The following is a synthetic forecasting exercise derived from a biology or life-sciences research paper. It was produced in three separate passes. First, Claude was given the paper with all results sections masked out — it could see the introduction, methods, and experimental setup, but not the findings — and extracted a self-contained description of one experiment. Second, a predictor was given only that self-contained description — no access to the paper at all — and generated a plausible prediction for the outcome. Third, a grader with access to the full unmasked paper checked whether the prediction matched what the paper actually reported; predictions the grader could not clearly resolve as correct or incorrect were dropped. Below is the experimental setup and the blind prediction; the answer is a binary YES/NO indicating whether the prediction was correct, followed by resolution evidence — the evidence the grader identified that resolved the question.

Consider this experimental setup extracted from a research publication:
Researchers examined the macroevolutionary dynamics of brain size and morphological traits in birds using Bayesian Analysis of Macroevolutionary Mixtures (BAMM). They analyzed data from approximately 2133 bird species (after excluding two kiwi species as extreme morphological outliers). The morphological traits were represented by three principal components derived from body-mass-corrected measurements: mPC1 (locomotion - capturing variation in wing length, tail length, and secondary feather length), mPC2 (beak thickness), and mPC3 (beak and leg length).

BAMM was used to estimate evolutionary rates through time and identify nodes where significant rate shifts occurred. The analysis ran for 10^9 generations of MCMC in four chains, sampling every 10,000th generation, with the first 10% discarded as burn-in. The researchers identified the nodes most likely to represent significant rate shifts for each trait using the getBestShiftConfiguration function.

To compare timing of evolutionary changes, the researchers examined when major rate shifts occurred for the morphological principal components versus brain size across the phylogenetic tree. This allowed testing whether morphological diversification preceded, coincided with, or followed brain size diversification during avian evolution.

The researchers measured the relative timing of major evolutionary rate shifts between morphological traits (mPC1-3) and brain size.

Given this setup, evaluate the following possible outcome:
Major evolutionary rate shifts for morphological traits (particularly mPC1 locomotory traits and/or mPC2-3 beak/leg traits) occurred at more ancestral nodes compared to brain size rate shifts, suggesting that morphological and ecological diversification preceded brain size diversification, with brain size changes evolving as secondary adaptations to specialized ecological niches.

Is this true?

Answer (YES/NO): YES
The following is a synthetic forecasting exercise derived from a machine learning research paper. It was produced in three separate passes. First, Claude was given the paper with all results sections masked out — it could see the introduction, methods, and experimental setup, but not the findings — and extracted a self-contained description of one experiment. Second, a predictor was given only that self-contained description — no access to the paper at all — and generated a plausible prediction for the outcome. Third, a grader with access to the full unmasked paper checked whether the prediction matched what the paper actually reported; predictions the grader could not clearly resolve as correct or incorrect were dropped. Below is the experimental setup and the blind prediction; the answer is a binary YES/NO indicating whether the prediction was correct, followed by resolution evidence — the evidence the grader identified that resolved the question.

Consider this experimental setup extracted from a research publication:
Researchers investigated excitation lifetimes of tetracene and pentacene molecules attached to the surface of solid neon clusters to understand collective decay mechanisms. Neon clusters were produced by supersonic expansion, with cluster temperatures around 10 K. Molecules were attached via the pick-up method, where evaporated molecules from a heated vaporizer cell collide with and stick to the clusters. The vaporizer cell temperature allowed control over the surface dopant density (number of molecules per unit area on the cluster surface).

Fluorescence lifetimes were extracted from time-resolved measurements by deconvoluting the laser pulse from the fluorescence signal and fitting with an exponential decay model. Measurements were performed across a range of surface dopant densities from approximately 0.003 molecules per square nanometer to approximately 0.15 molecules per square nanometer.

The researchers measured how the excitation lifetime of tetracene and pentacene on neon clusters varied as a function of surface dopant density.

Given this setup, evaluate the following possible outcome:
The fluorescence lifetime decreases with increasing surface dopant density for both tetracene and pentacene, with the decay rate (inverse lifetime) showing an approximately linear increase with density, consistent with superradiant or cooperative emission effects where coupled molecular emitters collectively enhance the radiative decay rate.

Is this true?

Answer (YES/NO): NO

======

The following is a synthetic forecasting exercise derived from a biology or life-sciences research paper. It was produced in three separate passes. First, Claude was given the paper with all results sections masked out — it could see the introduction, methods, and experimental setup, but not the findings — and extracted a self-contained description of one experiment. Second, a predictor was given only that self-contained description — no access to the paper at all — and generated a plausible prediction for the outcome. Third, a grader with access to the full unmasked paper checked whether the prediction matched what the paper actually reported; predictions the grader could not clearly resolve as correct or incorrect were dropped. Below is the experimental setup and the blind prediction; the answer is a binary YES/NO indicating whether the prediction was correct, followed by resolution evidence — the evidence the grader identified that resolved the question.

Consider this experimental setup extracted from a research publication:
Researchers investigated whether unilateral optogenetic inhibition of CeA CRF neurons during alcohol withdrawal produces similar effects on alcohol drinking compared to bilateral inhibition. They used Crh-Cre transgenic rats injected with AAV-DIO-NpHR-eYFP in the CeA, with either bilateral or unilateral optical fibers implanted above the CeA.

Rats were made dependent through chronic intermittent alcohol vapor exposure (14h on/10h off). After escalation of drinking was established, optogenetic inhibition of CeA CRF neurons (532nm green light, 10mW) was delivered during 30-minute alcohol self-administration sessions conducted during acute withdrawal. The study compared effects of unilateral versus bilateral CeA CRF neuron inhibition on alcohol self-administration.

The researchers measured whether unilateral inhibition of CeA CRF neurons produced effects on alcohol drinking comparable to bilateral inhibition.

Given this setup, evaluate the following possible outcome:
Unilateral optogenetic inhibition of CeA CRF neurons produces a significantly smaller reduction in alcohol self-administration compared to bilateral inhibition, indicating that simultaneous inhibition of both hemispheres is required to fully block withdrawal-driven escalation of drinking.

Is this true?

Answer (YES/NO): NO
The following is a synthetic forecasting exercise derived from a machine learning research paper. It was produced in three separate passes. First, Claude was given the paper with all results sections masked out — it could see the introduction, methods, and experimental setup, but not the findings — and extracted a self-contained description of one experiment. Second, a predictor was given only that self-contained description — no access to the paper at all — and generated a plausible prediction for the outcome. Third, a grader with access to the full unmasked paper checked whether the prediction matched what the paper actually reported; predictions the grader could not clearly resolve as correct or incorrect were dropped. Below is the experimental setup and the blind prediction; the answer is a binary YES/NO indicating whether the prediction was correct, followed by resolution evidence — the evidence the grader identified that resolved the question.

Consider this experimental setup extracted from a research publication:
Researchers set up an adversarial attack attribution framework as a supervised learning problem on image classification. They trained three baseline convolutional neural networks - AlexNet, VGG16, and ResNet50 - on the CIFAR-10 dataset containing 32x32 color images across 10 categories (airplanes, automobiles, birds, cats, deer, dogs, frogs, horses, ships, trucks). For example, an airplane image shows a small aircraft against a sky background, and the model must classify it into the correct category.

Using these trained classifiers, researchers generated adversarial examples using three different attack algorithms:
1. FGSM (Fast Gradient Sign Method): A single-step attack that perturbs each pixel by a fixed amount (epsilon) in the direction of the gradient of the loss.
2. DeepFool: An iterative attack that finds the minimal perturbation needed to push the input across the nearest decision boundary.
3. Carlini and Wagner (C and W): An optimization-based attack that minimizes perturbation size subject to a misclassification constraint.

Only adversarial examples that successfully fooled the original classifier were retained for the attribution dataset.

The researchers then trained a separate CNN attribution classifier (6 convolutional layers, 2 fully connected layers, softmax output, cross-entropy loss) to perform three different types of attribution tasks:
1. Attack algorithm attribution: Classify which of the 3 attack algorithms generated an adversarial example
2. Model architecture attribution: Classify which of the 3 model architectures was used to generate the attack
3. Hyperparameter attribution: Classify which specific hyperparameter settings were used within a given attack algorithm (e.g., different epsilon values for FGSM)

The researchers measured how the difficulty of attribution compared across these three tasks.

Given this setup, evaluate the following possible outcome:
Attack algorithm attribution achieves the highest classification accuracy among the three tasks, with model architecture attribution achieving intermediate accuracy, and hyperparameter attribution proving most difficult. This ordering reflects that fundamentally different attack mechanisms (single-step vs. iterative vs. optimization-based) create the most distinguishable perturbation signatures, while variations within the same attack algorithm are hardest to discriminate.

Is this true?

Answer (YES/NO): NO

======

ACTION ITEM:
Look through the entries above; copy every line holding the string "algorithms".

ANSWER TO THE PROBLEM:
Using these trained classifiers, researchers generated adversarial examples using three different attack algorithms:
1. Attack algorithm attribution: Classify which of the 3 attack algorithms generated an adversarial example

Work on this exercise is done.